BY BROOKSI HUDSON
CHARLESTON — Sister Pam Smith gave a talk on Catholic teachings on justice and peace March 3 as part of a series offered at Blessed Sacrament Parish. Sister Smith, a Sister of Sts. Cyril and Methodius, pointed out that the “teachings are grounded in our respect for human life from womb to tomb.”
Her talk was given at a time when Americans are wrestling with the issue of the war in Iraq as well as the issues of abortion and euthanasia.
“The dignity of the human person is a key to Catholic belief,” Sister Smith said, “and the conviction that God is sovereign over life underlies and drives Catholic teachings on justice.”
Sister Smith has a doctorate in theology from Duquesne University and is the author of eight books on Scripture and the environment. She currently works with faculty faith formation and adult religious education and teaches religion at Blessed Sacrament.
The first part of her talk was a review of key teachings from Pope John Paul II’s encyclical, “The Gospel of Life.”
“Human life is sacred despite the mixed messages that our culture is sending,” she said. “The conscience formation of our youth has been affected by television, talk shows, and books geared toward women. It is pervading our Catholic schools and universities.”

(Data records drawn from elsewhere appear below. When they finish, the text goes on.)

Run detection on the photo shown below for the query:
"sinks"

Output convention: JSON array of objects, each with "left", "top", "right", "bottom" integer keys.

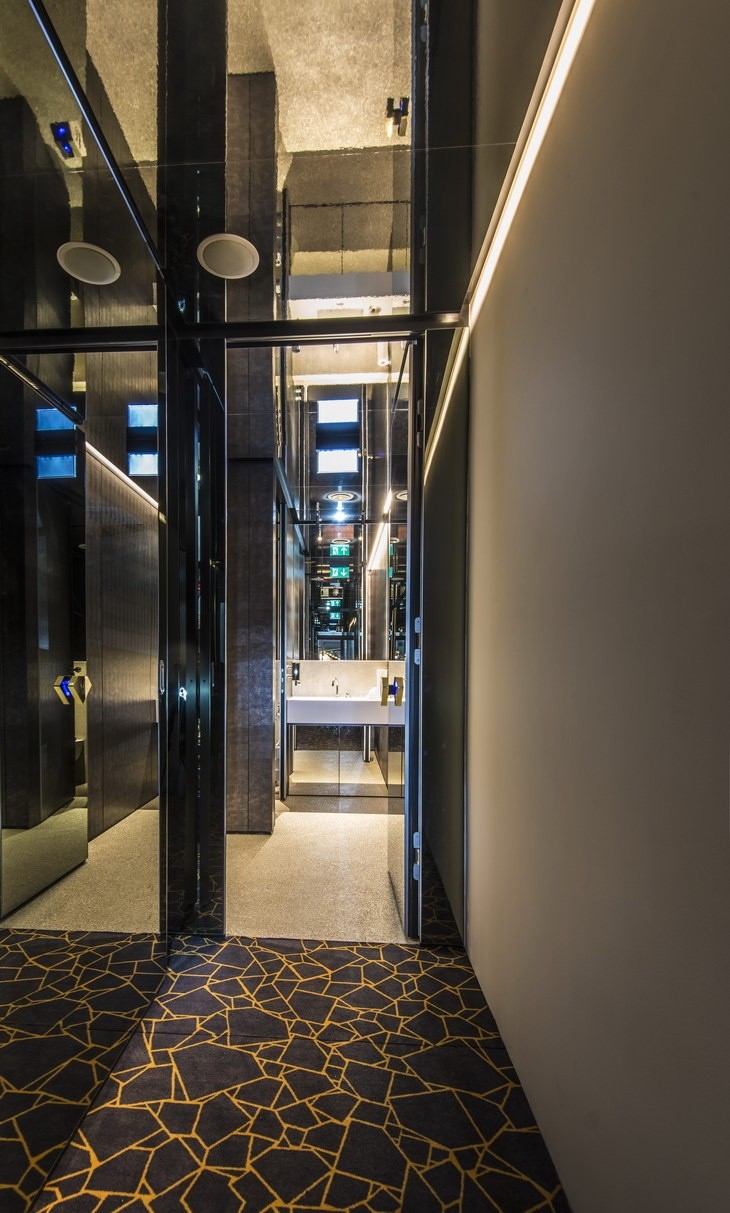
[
  {"left": 389, "top": 698, "right": 406, "bottom": 724},
  {"left": 285, "top": 696, "right": 389, "bottom": 725}
]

“The cultural messages are often louder than the internal voice that should tell us that taking a human life is wrong. A woman’s right to chose doesn’t ever supersede a human’s right to life,” she said.
She also pointed out that although the questions that we face today are much more complex than those faced by church leaders of the past, the same principles apply.
“Weapons of war, feeding tubes, and other modern technologies have made our questions complex, but the principles of life haven’t changed,” she said. She reminded those in attendance of the pope’s words that not choosing life is choosing our own death.
The second part of her talk dealt with keystones of Catholic social teaching, and she examined the church’s teachings on a just war and Christian pacifism.
“At present there are many Christians who profess pacifism,” she said. “The church respects the conscience of anyone who is pledged to non-violence … it does not, however, require this position.”
The current stance that the church takes in allowing Christians to use force to defend themselves is one that has developed gradually, said Sister Smith. The standards set for a just war are derived from those established by St. Augustine in the fourth and fifth centuries and St. Thomas Aquinas in the 13th century. “They also factor in recent developments in military technology and the variety of types of war waged,” she said.
Some of the conditions required to identify a just cause for war include the defense of innocent people and their land, the winning of peace as quickly as possible, the waging of war as a last resort when all other means of peace have been exhausted, as well as the probability of success.